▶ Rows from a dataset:
⁂

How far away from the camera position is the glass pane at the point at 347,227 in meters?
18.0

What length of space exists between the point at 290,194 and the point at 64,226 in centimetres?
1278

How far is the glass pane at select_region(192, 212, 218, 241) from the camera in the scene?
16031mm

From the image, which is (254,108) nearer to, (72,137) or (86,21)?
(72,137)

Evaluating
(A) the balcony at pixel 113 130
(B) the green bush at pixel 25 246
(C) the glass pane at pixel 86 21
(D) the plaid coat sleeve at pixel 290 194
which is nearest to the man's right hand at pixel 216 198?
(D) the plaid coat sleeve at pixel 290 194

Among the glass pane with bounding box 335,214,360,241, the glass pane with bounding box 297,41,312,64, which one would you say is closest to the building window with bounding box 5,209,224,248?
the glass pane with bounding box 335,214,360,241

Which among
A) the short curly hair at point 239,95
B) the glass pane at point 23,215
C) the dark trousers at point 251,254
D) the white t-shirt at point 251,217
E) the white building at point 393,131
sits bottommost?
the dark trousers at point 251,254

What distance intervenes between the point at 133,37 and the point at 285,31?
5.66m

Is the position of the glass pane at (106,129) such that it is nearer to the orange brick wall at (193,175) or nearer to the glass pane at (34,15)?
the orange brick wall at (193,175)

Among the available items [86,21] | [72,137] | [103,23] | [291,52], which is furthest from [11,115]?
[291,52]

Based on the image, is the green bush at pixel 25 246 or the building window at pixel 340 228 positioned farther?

⁂

Copy each of the items above word for word.

How far away from the camera position is the glass pane at the point at 347,227 in meters?
18.0

What length of space exists between the point at 290,194 and the point at 64,226 in centimetres?
1278

How far is the glass pane at select_region(192, 212, 218, 241) from the camera in the scene?
16031mm

From the image, which is (254,108) nearer to, (72,137) or (86,21)?
(72,137)

Evaluating
(A) the balcony at pixel 113 130
(B) the green bush at pixel 25 246
(C) the glass pane at pixel 86 21
(D) the plaid coat sleeve at pixel 290 194
which is nearest to the man's right hand at pixel 216 198?
(D) the plaid coat sleeve at pixel 290 194

Among the glass pane with bounding box 335,214,360,241, the glass pane with bounding box 297,41,312,64, which one would you say is closest to the building window with bounding box 5,209,224,248?
the glass pane with bounding box 335,214,360,241

Which among
A) the short curly hair at point 239,95
B) the glass pane at point 23,215
C) the dark trousers at point 251,254
D) the white t-shirt at point 251,217
E) the white building at point 393,131
sits bottommost?
the dark trousers at point 251,254

What distance intervenes between the point at 133,37 and the point at 285,31?
5.66m

Is the position of the glass pane at (106,129) such that it is nearer to the orange brick wall at (193,175) or nearer to the glass pane at (34,15)?
the orange brick wall at (193,175)

Among the available items [86,21] | [72,137] | [103,23] | [291,52], which is furthest from [11,115]?
[291,52]

Based on the image, is the green bush at pixel 25 246 or the building window at pixel 340 228 positioned farther?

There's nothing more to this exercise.